_Exercices_
a) D'après l'extrait sur le vignoble, pourquoi ce vignoble présente-t-il un beau potentiel ? Répondez en une à trois phrases.
b) Reproduisez à l'identique, dans l'extrait sur le vignoble, tout ce qui va de « Leur projet est » jusqu'à « développement des parasites. ».

A force de ténacité il sont accueillis par l’office de tourisme, puis par les producteurs du marché de Petit-Village (le mercredi) où l’on peut voir Sylvain dans la caravane qu’il a spécialement aménagée, facilement reconnaissable à partir de la photo (ci-dessus). Et surtout, depuis trois ans, ils commencent à vendre correctement leur production, uniquement en vente directe.

Ce vignoble a un beau potentiel, en raison du niveau d’ensoleillement. Si le Cognac a toujours été le fer de lance de la région, les Vins de pays charentais ont, depuis dix ans, évolué vers le haut et possèdent encore une marge de progrès. Il apprécie, en tant que jeune viticulteur, de participer à cette évolution. Sa fierté est décuplée du fait de son engagement à participer au maintien des savoir-faire traditionnaux et à développer une exploitation biodynamique avec une production 100 % naturelle qui maintient la biodiversité et respecte la nature, en prenant le temps nécessaire pour travailler de façon artisanale, en se dispensant du cuivre, comme du soufre, pour s’appuyer sur les forces de la vigne, et encourager sa résistance.

Il est très sensible aux questions d’environnement dans le souci de préserver la santé et ce cadre de vie fabuleux, ses plages magnifiques, le terroir de cette île où la mer rend humble, et nous ouvre les yeux sur la planète. Il faut être conscient qu’en se trouvant au bord de l’Océan tout ce qui est apporté se retrouve dans la mer. 

Leur projet est d’aller vers une production en biodynamie, cette technique qui consiste à regarder un domaine agricole comme un organisme vivant, avec le moins d’intrants possible en ce qui concerne le vivant. Cela ne signifie pas qu’on reste les bras ballants, bien au contraire. Mais on utilise des préparations à base de plantes pour activer ou maîtriser les forces naturelles du sol afin de soutenir un bon processus végétatif et limiter le développement des parasites.

_Enregistrements_
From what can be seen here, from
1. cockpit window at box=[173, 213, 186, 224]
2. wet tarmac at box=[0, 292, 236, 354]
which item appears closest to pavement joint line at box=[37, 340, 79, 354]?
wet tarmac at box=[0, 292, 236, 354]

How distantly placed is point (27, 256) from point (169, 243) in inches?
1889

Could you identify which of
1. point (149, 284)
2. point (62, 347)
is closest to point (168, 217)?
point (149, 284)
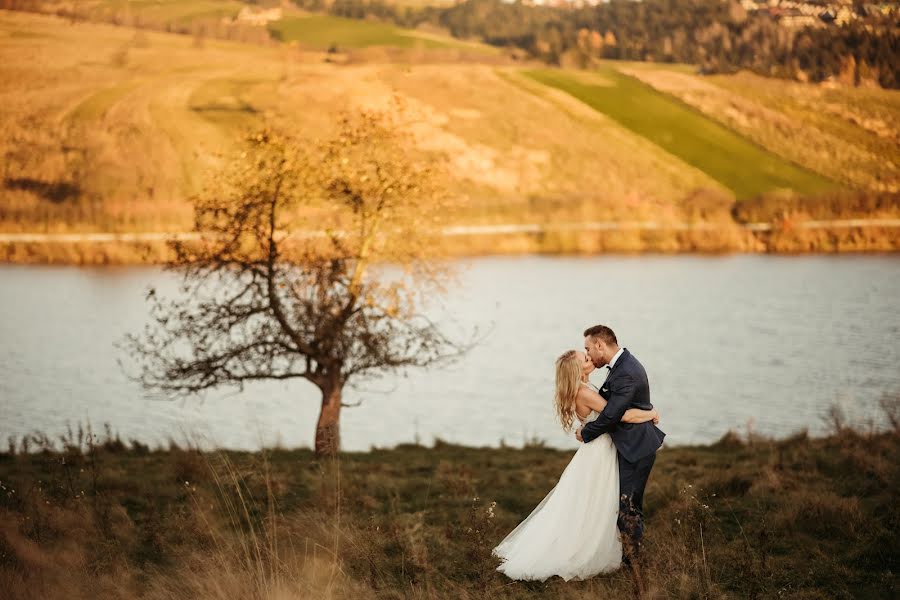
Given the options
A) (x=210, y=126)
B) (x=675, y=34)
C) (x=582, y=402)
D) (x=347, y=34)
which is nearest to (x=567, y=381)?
(x=582, y=402)

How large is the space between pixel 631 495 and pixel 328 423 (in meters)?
9.45

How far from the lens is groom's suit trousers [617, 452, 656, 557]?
8.46 m

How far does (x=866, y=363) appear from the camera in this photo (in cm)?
3300

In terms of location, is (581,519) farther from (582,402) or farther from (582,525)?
(582,402)

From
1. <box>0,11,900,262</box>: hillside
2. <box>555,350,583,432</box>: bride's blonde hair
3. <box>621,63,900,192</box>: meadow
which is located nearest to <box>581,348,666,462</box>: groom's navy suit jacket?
<box>555,350,583,432</box>: bride's blonde hair

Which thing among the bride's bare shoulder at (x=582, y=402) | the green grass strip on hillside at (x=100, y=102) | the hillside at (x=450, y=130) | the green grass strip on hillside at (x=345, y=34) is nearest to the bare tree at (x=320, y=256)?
the bride's bare shoulder at (x=582, y=402)

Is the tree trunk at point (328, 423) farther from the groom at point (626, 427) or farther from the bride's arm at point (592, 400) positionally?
the bride's arm at point (592, 400)

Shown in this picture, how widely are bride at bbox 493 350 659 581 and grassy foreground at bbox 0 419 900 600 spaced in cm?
20

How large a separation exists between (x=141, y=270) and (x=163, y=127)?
13697 mm

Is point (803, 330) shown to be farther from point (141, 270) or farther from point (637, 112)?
point (637, 112)

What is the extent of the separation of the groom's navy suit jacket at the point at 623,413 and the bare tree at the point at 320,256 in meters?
8.38

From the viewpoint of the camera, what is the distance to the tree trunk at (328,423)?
17.0 m

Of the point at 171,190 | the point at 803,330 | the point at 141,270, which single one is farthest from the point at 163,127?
the point at 803,330

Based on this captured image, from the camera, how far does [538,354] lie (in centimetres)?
3512
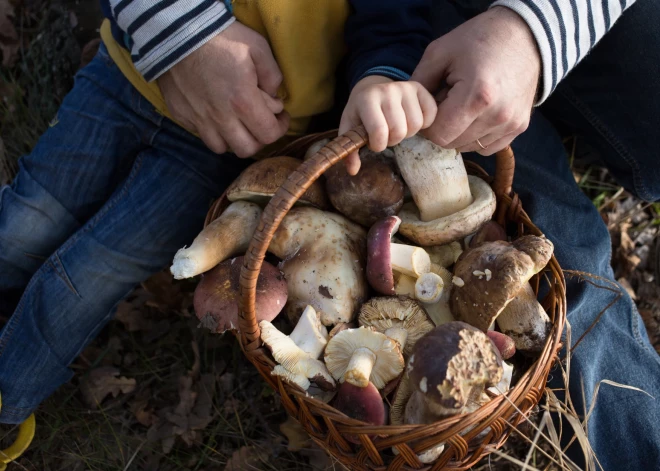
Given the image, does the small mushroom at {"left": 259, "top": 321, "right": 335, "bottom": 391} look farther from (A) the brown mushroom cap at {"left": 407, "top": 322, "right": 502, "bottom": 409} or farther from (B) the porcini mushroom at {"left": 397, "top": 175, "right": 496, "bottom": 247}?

_Réponses_
a) Ce vignoble présente un beau potentiel en raison de son niveau d'ensoleillement.

b)
Leur projet est d’aller vers une production en biodynamie, cette technique qui consiste à regarder un domaine agricole comme un organisme vivant, avec le moins d’intrants possible en ce qui concerne le vivant. Cela ne signifie pas qu’on reste les bras ballants, bien au contraire. Mais on utilise des préparations à base de plantes pour activer ou maîtriser les forces naturelles du sol afin de soutenir un bon processus végétatif et limiter le développement des parasites.